BOOK REVIEW: How Starbucks Saved My Life: A Son of Privilege Learns to Live Like Everyone Else

Reviewed by Afrah Jamal / Author: Michael Gates Gill
Published in Daily Times / Saturday, November 27, 2010

Starbucks had more than coffee on the menu the day Michael walked in. A company that claims its mission is to “inspire and nurture the human spirit — one person, one cup and one neighbourhood at a time”, was about to offer him a choice of lifelines along with their standard latte. And the man who once hobnobbed with poets, writers and political bigwigs and jet-setted around the globe, happily ensconced in his armour of wealth and entitlement, was going to accept both.

It is not every day that a former creative director of J Walter Thompson (JWT) who has a Yale education and leads a charmed life steps down to take the place of a Starbucks barista only to find that it was actually a step up in life. As ludicrous as this sounds, How Starbucks Saved My Life insists on turning the classic rags to riches story on its head.

Michael is someone born with a silver spoon in his mouth (he is the son of New Yorker writer Brendan Gill), who discovers the secret to happiness only after he crosses over to the other side of the divide doing work that, according to him, would have appalled his entitled and arrogant self. Knocked off his comfortable perch at 53, he fell a long way down, losing balance upon re-entry.

This is the story of how a fallen star who lived for work and let his true priorities go astray found his bearings in a famous coffeehouse that offers its guests (there are no customers) a rich experience, and its partners (as every employee is called) a nurturing environment.

Starbucks, an international coffeehouse chain that welcomes all new partners with coffee sampling and coffee stories is the unexpected star that upstages the mighty JWT. JWT, which is the “largest advertising agency in the US and fourth biggest in the world” is the one in need of an image makeover before this saga ends.

Working as a barista might not be everyone’s cup of tea (or coffee), but it proved to be an ideal “pick me up” for one Michael Gates Gill. Michael, or Mike as he is now known, recounts his adventures, first as the king of advertising and later as a pawn in the service industry. He reminisces about the past when his cloak of invincibility was still intact and he seemed to have a firm grip on things, yet, upon closer examination, he notices that his supposedly picture perfect life was riven by fault lines. Pondering over his background that “put him on an upward escalator reserved for those few affluent, properly educated, well spoken, well dressed peers who would never stop ascending”, he acknowledges that he would never have left voluntarily. He uses the book to condemn not just the soulless corporate machine that evicted him after 25 years of loyal service but also his lifestyle choices responsible for driving a wedge between him and his priorities. After being escorted out of JWT, he recalls how missteps were greeted by a cheering squad, fear was the driving force and clients loved to see them trip up.

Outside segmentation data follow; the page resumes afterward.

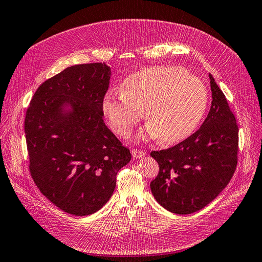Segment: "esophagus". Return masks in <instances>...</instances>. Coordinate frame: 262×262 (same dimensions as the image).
Segmentation results:
<instances>
[{
    "label": "esophagus",
    "mask_w": 262,
    "mask_h": 262,
    "mask_svg": "<svg viewBox=\"0 0 262 262\" xmlns=\"http://www.w3.org/2000/svg\"><path fill=\"white\" fill-rule=\"evenodd\" d=\"M131 153H132V156H133L134 158H141V157L145 156V152H144V150L138 149V148H133V149L131 150Z\"/></svg>",
    "instance_id": "34e87169"
}]
</instances>
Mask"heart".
<instances>
[{"mask_svg": "<svg viewBox=\"0 0 262 262\" xmlns=\"http://www.w3.org/2000/svg\"><path fill=\"white\" fill-rule=\"evenodd\" d=\"M207 87L177 67H154L133 73L121 94H108L102 110L113 130L128 137L144 115L149 121L141 137L177 143L191 136L208 107Z\"/></svg>", "mask_w": 262, "mask_h": 262, "instance_id": "b5f03b06", "label": "heart"}]
</instances>
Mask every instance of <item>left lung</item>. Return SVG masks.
Listing matches in <instances>:
<instances>
[{"label":"left lung","mask_w":262,"mask_h":262,"mask_svg":"<svg viewBox=\"0 0 262 262\" xmlns=\"http://www.w3.org/2000/svg\"><path fill=\"white\" fill-rule=\"evenodd\" d=\"M209 76L212 104L200 129L175 146L150 152L160 166L150 181L152 193L163 208L181 215L215 199L238 161V125L225 95Z\"/></svg>","instance_id":"obj_1"}]
</instances>
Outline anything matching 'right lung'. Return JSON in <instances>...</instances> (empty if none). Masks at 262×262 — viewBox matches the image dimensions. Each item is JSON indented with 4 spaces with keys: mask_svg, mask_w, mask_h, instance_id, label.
<instances>
[{
    "mask_svg": "<svg viewBox=\"0 0 262 262\" xmlns=\"http://www.w3.org/2000/svg\"><path fill=\"white\" fill-rule=\"evenodd\" d=\"M109 80L105 63L69 67L38 87L26 112L30 175L47 199L77 216L104 207L131 160L102 118Z\"/></svg>",
    "mask_w": 262,
    "mask_h": 262,
    "instance_id": "obj_1",
    "label": "right lung"
}]
</instances>
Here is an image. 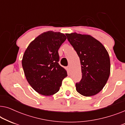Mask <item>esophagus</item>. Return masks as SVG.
Listing matches in <instances>:
<instances>
[{"label":"esophagus","mask_w":125,"mask_h":125,"mask_svg":"<svg viewBox=\"0 0 125 125\" xmlns=\"http://www.w3.org/2000/svg\"><path fill=\"white\" fill-rule=\"evenodd\" d=\"M66 71L68 72H69L70 71H71V68H70V66H68L66 68Z\"/></svg>","instance_id":"34e87169"}]
</instances>
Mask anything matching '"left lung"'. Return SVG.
Listing matches in <instances>:
<instances>
[{"label":"left lung","mask_w":125,"mask_h":125,"mask_svg":"<svg viewBox=\"0 0 125 125\" xmlns=\"http://www.w3.org/2000/svg\"><path fill=\"white\" fill-rule=\"evenodd\" d=\"M80 57L82 78L76 83L78 93L85 97L98 93L106 83L110 73L108 52L101 42L89 35L73 32L66 34Z\"/></svg>","instance_id":"obj_1"}]
</instances>
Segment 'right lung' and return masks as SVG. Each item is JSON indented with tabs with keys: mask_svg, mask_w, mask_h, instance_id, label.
<instances>
[{
	"mask_svg": "<svg viewBox=\"0 0 125 125\" xmlns=\"http://www.w3.org/2000/svg\"><path fill=\"white\" fill-rule=\"evenodd\" d=\"M66 39L64 33L49 31L36 37L25 51L21 64L25 78L40 94H54L67 76V72L58 62V50Z\"/></svg>",
	"mask_w": 125,
	"mask_h": 125,
	"instance_id": "1",
	"label": "right lung"
}]
</instances>
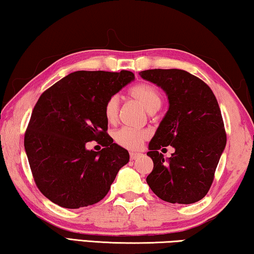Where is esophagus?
<instances>
[{
  "instance_id": "obj_1",
  "label": "esophagus",
  "mask_w": 254,
  "mask_h": 254,
  "mask_svg": "<svg viewBox=\"0 0 254 254\" xmlns=\"http://www.w3.org/2000/svg\"><path fill=\"white\" fill-rule=\"evenodd\" d=\"M140 153H138V152H130L129 153V158H130V160L132 161V160H136V159H138L139 157H140Z\"/></svg>"
}]
</instances>
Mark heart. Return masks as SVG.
<instances>
[{
	"instance_id": "obj_1",
	"label": "heart",
	"mask_w": 254,
	"mask_h": 254,
	"mask_svg": "<svg viewBox=\"0 0 254 254\" xmlns=\"http://www.w3.org/2000/svg\"><path fill=\"white\" fill-rule=\"evenodd\" d=\"M129 95L149 112L158 111L161 107L162 96L161 93L154 85L149 83H140L130 88ZM119 112V99L118 96H111L104 105V116L108 123L114 124L117 120ZM117 144L129 150H137L142 146L144 140L147 138V132L139 129H129V128H120L114 135Z\"/></svg>"
}]
</instances>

At Starbucks, on the other hand, he finds that “both partners and guests agreed that everyone deserved to be treated with respect and dignity”, which is a far cry from the Fortune 500 companies he had encountered that “spent lots of money and time writing and publishing high sounding mission statements and never practised the corporate gobbledygook that they preached.”

Mike observes that his superiors at Starbucks have no problem serving subordinates, “turning the traditional corporate hierarchy upside down”. He discovers benefits at every turn, working with people who never order but request and is pleasantly surprised when guests appear to show genuine concern about partners.

The writer happens to be the original Mad Man (reference to the AMC show Mad Men about an advertising agency on Madison Avenue set in the 1960s) and bears an uncanny resemblance to its lead character, Don Draper. He does not pretend to be an innocent bystander at JWT and, afterwards, mentions that as he moved past an old colleague, he was also “moving beyond other remnants of his past more arrogant self”. He admits to his own failings (as a family man) and pleads guilty to harbouring secret prejudices; this is not just an angry rant against a corporation that left him out in the cold.

Every now and then Mike takes a break from ripping apart JWT and entertains with vignettes from their vault. Through the book he can take down his old company without worrying about lawsuits and endorse Starbucks without being dismissed as a PR man. In 2011, Tom Hanks will don the green apron to play Mr Gill in the movie adaptation of How Starbucks Saved My Life.